So far, out of the 70 seats up for Rajya Sabha biennial polls this year, the elections for 13 were held on March 31 in Kerala, Punjab, Assam, Tripura and Nagaland. Elections for the rest will be held before the Presidential election in July.
The BJP candidate from Himachal Pradesh, Dr Sikandar Kumar, was elected unopposed to the Rajya Sabha. He takes over the seat so far occupied by Anand Sharma of the Congress.
The ruling party has also won two seats in Assam (one on its own and the other with its ally, UPPL), one each in Tripura and Nagaland, dislodging sitting members from the CPI(M) and the Naga People’s Front, respectively. The Aam Aadmi Party (AAP) has won five seats in Punjab and out of the three in Kerala, the CPI(M) and CPI one each and the Congress one (A.K. Antony).
As far as the Electoral College goes, the NDA has 335 seats in Lok Sabha , the United Progressive Alliance has 110 and the other political parties, 96 — these range from BJP’s critics, such as the DMK, Shiv Sena, TMC, NCP and AAP, to parties like the BJD and YSRCP, which generally vote for the NDA. In the state assemblies, the NDA has 1,716 seats, UPA 1,040 and the other political parties, 1,257.

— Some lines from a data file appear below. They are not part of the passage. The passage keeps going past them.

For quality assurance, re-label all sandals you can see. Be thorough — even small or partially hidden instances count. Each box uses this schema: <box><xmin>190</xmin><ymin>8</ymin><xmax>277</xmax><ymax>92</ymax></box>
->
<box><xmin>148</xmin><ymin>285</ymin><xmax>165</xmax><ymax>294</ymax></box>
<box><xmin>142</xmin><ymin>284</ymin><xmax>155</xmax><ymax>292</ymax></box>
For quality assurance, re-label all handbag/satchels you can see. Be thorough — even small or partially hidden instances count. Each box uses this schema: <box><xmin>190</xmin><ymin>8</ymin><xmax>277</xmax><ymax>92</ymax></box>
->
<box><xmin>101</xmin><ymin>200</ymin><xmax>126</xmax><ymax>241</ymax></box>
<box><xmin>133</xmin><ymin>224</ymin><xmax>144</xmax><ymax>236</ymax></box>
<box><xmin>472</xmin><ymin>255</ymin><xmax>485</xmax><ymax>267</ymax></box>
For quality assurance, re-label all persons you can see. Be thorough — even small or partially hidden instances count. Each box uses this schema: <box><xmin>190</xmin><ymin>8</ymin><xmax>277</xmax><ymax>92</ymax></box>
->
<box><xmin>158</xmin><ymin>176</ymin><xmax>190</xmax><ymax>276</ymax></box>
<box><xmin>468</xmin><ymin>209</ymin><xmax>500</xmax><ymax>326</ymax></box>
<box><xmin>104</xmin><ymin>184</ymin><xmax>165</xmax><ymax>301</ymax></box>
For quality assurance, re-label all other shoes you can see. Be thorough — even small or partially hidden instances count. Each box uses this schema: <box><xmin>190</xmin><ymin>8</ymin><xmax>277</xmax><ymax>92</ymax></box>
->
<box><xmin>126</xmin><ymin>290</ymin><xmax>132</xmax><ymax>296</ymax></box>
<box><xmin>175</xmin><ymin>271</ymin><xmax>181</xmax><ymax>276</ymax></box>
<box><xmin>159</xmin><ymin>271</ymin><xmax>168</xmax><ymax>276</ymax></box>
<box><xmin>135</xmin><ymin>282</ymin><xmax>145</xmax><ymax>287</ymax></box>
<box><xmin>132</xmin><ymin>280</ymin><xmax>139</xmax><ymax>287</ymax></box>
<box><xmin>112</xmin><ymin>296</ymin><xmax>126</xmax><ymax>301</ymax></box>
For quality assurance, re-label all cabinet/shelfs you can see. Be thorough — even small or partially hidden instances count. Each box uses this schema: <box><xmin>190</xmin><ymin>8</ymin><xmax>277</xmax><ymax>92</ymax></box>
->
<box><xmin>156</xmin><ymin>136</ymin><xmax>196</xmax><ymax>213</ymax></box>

In the electoral college, the NDA MPs (335 in the Lok Sabha + 107 in the Rajya Sabha) at present represent a vote value of 3,12,936 votes. The vote value of each MP is 708. And its numbers in the state assemblies, where the vote values of MLAs substantially varies from state to state, add up to 2,18,321.
Taken together, the NDA’s combined vote value is 5,31,257, which is a tad short of the half-way mark of the majority mark of 5,49,452. Not a problem when you have friends such as Odisha Chief Minister Navin Patnaik and his Andhra Pradesh counterpart, Y.S. Jagan Mohan Reddy, to bail you out.